Two-year tenant Charles Doucette says he would happily continue living with the bed bugs, vermin, rotting interior and stench rather than face life on the street.
“I’ll have no place. I don’t know where to go to find another place,” disability recipient Doucette said in his decaying room as a guard dog growled in the neighbouring room.
“I’m afraid and I don’t know what will happen to my cat, Silence.”
Bruce Keefe and his wife pay $900 a month for a musty and decrepit room that goes black if they try to turn on a microwave.
“I’ve heard rumours (of eviction) but after three years here I’ll be happy to go,” Keefe said. “I’m not sad to move but I don’t know where. I’d like to get out of the east end.”
Hotel manager Mel Osolky says the building isn’t a rat’s nest but needs some “tender loving care.”
“It has always been the bad boy of the neighbourhood and needs a thorough clean up. We have done our best here but it’s time to move for a new development because it’s showing it’s age,” said Osolky.
“It’s a good question where the tenants will go. We have all walks of life here and take in people from social services.”
Mallins says the city is aware the tenants will be vacating.
“The tenants vary from hours to years … they will find alternative (arrangement),” Mallins said.
Councillor Paula Fletcher, whose ward includes the building, applauded the sale of the Broadview.
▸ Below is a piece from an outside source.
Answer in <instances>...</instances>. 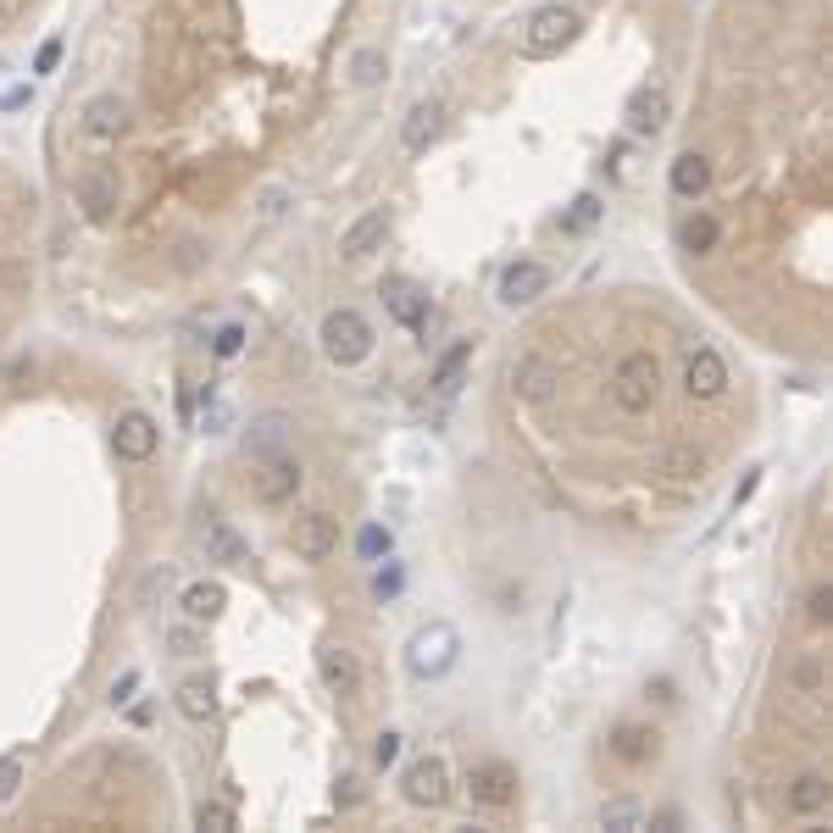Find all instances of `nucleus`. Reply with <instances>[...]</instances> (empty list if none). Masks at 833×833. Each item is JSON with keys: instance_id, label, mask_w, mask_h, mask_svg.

“I gather there is a lot of work to do on the old doll to get it fixed up,” Fletcher said.
“It is good for the neighbourhood. I do have to make sure that the people who are living there with very affordable rents have a place to go and are being looked after.”
Fletcher said a report on designating the building as a heritage site — which she requested last year — will be coming out in June.
“It’s a significant, significant building,” she said.